Insurance is a business that exists to propel the success of other businesses. It is a device aimed at minimizing the chance of a risk occurring, when it happens, reducing the extent of its damage, and providing the affected persons with compensation in line with the agreement riched before the contract (business).
As a result of man’s incessant exposure to unforeseen contingencies which include loss of valuable property, fire outbreak, accident, death of loved ones, natural disaster, sickness, and many other ones.
Following these challenges faced by man, he sult for his way out of the problem which gives room for insurance which is a method or process which distributes the burden of the loss on a number of persons within the group formed for this particular purpose.

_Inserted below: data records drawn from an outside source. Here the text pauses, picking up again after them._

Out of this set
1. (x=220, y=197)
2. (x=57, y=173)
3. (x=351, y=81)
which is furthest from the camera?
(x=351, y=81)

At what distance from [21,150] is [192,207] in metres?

Origin of insurance business
The industrial revolution and development in science and technology have led to people seeking better and more efficient ways of doing things.
Hence some of these early forms of insurance practice; be it bottomry or respondentia bonds, craft guards, sharing of goods among many vessels sailing down Yantex River, Isusu, Akawo, social club, town union, age grade contribution and communal self-help programs have metamorphosed into modern insurance practice.
Bottomary bond was the granting of a loan on the security of a vessel on the understanding that the loan was not repayable if the vessel did not survive the voyage.
Respondentia bond was the same as the bottomy bond except that cargo was pledged to secure the loan. In both cases, interest was added to the loan on repayments.
This interest represented the premium for covering the risk borne by the lender. This provided the trader at that time with a convenient and more secure method of financing voyages.
Insurance has a long history that dates back to the ancient world. Over the years, it has developed into a modern business of protecting people from various risk exposure. The industry has been profitable for many years and has been an important aspect of private and public long-term finance.
In the ancient world, the first forms of insurance can be traced to the Babylonian and Chinese traders. To limit the loss of goods, merchants would divide their items among various ships that had to cross treacherous waters.
One of the first documented loss limitation methods was noted in the Code of Hammurabi, which was written around 1750 BC. Under this method, a merchant receiving a loan would pay the lender an extra amount of money in exchange for a guarantee that the loan would be canceled if the shipment were stolen.
The first to insure their people were the Achaemenian monarchs and insurance records were submitted to notary offices. Insurance was also noted as a gift of substantial value.
These gifts were given to monarchs. By recording their gifts in a register, givers would receive help from a monarch by proving the gift’s existence if they were in trouble.
As the ancient world evolved, maritime loans with rates based on favorable seasons for traveling surfaced. Around 600 BC, the Greeks and Romans formed the first types of life and health insurance with their benevolent societies. These societies provided care for families of deceased citizens.
Such societies continued for centuries in many different areas of the world and included funerary rituals. In the 12th century in Anatolia, a type of state insurance was introduced. If traders were robbed in the area, the state treasury would reimburse them for their losses.
Historical Development of motor insurance
The first motor vehicle was introduced in the United Kingdom in early 1890. The Law Accident and Insurance Society Ltd were introduced in 1898 for providing a limited motor insurance cover. But motor insurance was not compulsory at first and the uncompensated victims of the motor accidents suffered much hardship.
But a whole lot of changes started taking place until the early 1920s when the association of accident office and traffic association which was not compulsory for all insurance companies where formed, and it came to the end in the United Kingdom in 1968.
In 1930 after the world war the road traffic Act introduced compulsory motor insurance covering liabilities to all vehicles used on the road like private cars, commercial vehicles, motorcycles, mobile cranes, and bulldozers. In Nigeria, it was introduced in 1945 and was called the motor insurance compulsory Act of 1945.
History and Development Of Life Insurance Business
The third on the list of development is the life insurance business. The earliest policy of which there is a record dates back to 1583.
During this period only short-term policies were used to be issued meaning that only at the death of the life assured during the term period the money was to be paid. On survival nothing was payable.
More so, there was no fixed sum assured and the amount payable used to vary depending on the fund available. Life insurance virtually did not have any scientific basis at that time.
There was no mortality table through which the risk could be scientifically assessed. The legal backing was also not there for sound and systematic conduct of business.
In 693 Hailey introduced the mortality table giving a definite value to the risk of death. Subsequently, Dodson demonstrated that it was possible to charge a level premium throughout the duration of the policy period.
In 1774, the Life Assurance Act was passed in the British parliament requiring the presence of insurable interest before one could affect a life policy on the life of another.
All these gradually gave life assurance a sound, systematic and scientific basis as we see in the present day.
Insurance as a risk control instrument is therefore central to the economic well-being of man. It is also endemic in any society as ways of averting and reducing the financial consequences of misfortunes have engaged the attention of men at every age.
However, insurance plays a very important role in helping individuals and businesses protect themselves from losses by placing the back in the position they are in before the loss.